* _Excerpt to read_:
Tesla CEO Elon Musk’s due diligence was up for debate on day six of a trial examining whether he breached his duties to the company and its shareholders in Tesla’s acquisition of SolarCity Corp, a company which was owned by two of his cousins.
The ten day trial — which follows a class action lawsuit that alleges Musk orchestrated a bailout of SolarCity at a time when it was allegedly facing insolvency and covenant defaults — is being held before Vice Chancellor Joseph R. Slights III in Delaware, Law360 reports.
When Evercore Partners LLP Senior Managing Director Courtney McBean said she believed the board recommended including Musk in daily calls with Evercore “because of his relationship with SolarCity,” attorney for Tesla Inc. stockholders Lee D. Rudy, of Kessler Topaz Meltzer & Check LLP, asked her whether she was “making up” the details.
“You’re making this up right now, right?” Rudy said.
“You agree there’s no minutes of any Tesla board meeting instructing Mr. Musk to join a daily call with the Evercore team to push along the diligence.”
Rudy also questioned whether Tesla had considered buying another rooftop solar business to round out its goal of becoming a carbon-free, sustainable energy, and car company, Law360 reports.
“Now that you understand that your initial view of SolarCity as a market leader with vertical integration maybe has a lot of rot underneath it, did you or anyone at Tesla consider going to another solar company?” Rudy asked, given at the time of acquisition SolarCity was allegedly facing insolvency and covenant defaults.

(Items stored in a collection)
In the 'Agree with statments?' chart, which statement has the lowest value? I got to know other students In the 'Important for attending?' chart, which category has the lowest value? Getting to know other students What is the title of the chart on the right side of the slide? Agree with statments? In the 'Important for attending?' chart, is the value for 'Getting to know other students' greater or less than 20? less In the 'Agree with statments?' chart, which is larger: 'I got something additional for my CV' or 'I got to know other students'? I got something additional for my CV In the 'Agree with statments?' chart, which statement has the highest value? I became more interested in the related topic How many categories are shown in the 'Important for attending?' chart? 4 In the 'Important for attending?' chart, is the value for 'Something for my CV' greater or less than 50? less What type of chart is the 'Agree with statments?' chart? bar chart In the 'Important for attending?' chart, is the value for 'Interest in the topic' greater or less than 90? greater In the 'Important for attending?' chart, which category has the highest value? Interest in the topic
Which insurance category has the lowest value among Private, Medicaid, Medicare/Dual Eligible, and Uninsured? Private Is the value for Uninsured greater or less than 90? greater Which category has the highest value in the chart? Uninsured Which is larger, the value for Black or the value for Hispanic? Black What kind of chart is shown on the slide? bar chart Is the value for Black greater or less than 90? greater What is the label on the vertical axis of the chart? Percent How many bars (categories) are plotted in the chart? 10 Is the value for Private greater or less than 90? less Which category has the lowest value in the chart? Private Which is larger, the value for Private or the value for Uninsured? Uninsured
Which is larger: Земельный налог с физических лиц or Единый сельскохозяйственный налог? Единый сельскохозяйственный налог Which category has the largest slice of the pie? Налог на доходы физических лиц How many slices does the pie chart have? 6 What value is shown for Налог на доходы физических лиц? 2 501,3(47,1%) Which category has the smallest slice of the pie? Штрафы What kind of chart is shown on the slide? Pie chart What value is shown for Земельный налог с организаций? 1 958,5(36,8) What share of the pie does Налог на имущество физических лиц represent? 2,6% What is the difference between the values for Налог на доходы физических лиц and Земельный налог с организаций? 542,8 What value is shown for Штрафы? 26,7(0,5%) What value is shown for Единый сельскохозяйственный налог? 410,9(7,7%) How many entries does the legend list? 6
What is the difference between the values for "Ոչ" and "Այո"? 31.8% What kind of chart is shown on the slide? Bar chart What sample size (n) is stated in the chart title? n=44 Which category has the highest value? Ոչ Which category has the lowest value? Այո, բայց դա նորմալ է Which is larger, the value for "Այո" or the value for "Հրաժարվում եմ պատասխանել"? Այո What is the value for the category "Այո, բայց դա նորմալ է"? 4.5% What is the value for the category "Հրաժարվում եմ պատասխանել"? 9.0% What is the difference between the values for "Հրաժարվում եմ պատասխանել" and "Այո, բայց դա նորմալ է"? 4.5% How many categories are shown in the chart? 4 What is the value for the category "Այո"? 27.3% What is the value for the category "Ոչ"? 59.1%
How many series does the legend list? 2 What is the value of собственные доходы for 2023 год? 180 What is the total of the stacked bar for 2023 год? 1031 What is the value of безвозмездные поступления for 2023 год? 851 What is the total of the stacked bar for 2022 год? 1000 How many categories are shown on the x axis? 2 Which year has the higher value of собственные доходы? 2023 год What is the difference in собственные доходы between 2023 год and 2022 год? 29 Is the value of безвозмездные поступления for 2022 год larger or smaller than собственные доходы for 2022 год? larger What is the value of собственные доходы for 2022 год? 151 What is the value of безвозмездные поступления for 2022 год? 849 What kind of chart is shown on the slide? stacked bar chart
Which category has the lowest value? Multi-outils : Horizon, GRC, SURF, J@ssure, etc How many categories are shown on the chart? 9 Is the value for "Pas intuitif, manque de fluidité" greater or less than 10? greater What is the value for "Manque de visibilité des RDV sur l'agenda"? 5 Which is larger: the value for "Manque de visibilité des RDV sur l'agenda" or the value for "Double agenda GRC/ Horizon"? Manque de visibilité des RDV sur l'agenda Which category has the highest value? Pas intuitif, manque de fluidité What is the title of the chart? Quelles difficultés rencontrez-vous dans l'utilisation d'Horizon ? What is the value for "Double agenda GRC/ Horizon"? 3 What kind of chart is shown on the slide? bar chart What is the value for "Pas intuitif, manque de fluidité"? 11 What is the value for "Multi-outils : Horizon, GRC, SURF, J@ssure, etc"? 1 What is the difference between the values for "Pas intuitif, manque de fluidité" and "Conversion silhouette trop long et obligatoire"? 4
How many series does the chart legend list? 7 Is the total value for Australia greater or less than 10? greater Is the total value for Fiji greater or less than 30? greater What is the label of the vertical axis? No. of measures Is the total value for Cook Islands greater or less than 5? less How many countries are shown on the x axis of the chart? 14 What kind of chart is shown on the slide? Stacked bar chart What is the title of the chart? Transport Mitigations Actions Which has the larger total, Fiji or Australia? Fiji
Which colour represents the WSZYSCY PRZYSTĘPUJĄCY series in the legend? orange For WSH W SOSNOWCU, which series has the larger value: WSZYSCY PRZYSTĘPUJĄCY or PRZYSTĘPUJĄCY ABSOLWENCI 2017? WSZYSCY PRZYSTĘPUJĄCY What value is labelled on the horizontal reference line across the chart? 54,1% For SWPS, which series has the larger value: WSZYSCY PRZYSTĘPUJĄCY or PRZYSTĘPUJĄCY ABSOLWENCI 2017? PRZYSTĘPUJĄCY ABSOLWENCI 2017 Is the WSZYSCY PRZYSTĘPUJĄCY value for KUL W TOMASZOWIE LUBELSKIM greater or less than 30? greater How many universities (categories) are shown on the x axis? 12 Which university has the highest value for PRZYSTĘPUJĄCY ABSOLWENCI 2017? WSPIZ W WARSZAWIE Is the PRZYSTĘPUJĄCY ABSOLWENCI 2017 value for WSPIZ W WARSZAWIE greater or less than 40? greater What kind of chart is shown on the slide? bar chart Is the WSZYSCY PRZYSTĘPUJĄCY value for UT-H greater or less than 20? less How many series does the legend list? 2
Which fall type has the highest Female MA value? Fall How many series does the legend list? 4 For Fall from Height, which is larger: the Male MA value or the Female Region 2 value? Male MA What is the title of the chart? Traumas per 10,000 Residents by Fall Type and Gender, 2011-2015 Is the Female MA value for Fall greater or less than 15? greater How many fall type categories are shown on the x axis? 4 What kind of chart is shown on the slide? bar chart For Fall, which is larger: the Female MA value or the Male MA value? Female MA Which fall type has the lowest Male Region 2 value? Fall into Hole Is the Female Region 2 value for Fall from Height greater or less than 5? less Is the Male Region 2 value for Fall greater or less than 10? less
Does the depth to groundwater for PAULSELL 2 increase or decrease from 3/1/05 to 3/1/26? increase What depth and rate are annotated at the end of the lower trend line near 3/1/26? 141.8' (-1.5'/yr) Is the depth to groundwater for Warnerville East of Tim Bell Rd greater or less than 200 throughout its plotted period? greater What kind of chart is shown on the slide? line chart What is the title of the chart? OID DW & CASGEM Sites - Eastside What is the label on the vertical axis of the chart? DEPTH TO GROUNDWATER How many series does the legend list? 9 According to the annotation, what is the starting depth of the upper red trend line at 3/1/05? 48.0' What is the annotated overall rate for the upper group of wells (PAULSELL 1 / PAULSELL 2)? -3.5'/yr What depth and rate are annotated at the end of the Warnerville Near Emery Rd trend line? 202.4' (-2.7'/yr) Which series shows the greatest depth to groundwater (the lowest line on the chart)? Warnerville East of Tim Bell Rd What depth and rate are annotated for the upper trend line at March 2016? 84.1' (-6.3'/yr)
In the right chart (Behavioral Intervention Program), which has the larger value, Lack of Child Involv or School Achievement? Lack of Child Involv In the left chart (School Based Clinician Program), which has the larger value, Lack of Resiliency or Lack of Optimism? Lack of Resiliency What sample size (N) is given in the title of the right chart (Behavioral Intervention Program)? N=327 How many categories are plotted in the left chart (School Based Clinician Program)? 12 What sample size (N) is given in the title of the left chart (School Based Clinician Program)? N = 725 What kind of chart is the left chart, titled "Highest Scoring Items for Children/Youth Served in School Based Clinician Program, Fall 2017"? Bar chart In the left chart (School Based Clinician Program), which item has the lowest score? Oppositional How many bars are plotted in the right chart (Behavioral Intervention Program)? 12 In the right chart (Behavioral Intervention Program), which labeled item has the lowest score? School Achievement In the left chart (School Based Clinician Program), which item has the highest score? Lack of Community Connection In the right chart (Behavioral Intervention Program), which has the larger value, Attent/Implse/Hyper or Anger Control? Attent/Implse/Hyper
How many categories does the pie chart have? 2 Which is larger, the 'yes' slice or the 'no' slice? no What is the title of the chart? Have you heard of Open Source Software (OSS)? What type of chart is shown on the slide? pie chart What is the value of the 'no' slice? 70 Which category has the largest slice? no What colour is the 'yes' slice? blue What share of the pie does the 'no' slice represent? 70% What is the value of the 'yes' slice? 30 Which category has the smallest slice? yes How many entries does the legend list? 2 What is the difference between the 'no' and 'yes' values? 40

* _Check your understanding_:
[1] Decide whether each statement agrees with the SolarCity trial report. Answer yes or no for each, and quote the words of the report that decide it.
(a) The trial is set to run for ten days.
(b) SolarCity was owned by two of Musk's brothers.
(c) Courtney McBean is an attorney representing Tesla stockholders.
[2] Continue the SolarCity trial report from the point where it ends.
The entries are separate material and have nothing to do with the SolarCity trial report.

* _Numbered answers_:
[1]
(a) Yes: "The ten day trial"
(b) No: "a company which was owned by two of his cousins"
(c) No: "Evercore Partners LLP Senior Managing Director Courtney McBean" and "attorney for Tesla Inc. stockholders Lee D. Rudy"

[2]
“I disagree with the characterization of it as rot,” McBean responded. “The strategic rationale was intact. Liquidity issues were taken into account when negotiating price.”
McBean added later that “the combination of solar and [electricity] storage is compelling, and they were able to get this company at a very good price.”
Tesla, Evercore, and SolarCity’s former CEO all argue that SolarCity never triggered a default despite a dearth of cash throughout much of 2016.
SolarCity Co-founder and former CEO Lyndon Rive, who is also Musk’s cousin, said SolarCity’s financial issues began in 2015 when state-level pressure for regulatory actions that were hostile to rooftop solar companies and consumers were pushed by traditional electric utilities, Law360 reports.
In early 2016, Musk reached out to buy the company, Rive said. He added that to solve solvency issues until the acquisition was approved — which happened on July 31 — he sold $116 million in “solar bonds,” or clean energy revenue bonds. $65 million of those were bought by Musk, $35 million went to Rive and another relative, and public investors bought the remainder.
The stockholders in the SolarCity class action lawsuit say that Musk, who was chairman of the board at the time, controlled Tesla despite having only 22% of its equity and they are demanding billions in damages for his alleged breaches in his duties.
What do you think about Tesla acquiring a company owned by CEO Elon Musk’s cousins that was allegedly facing insolvency? Let us know in the comments section!
The stockholders are represented by Jay W. Eisenhofer, Christine M. Mackintosh, Kelly L. Tucker, Vivek Upadhya and Daniel L. Berger of Grant & Eisenhofer PA; Lee D. Rudy, Eric L. Zagar, Justin O. Reliford and Matthew C. Benedict of Kessler Topaz Meltzer & Check LLP; and Randall J. Baron, David T. Wissbroecker and Maxwell R. Huffman of Robbins Geller Rudman & Dowd LLP.
Musk is represented by David E. Ross, Garrett B. Moritz and Benjamin Z. Grossberg of Ross Aronstam & Moritz LLP; and Evan R. Chesler, Daniel Slifkin, Vanessa A. Lavely and Helam Gebremariam of Cravath Swaine & Moore LLP.
The Tesla SolarCity Acquisition Class Action Lawsuit is In re: Tesla Motors Inc. Stockholder Litigation, Case No. 12711, in the Court of Chancery of the State of Delaware.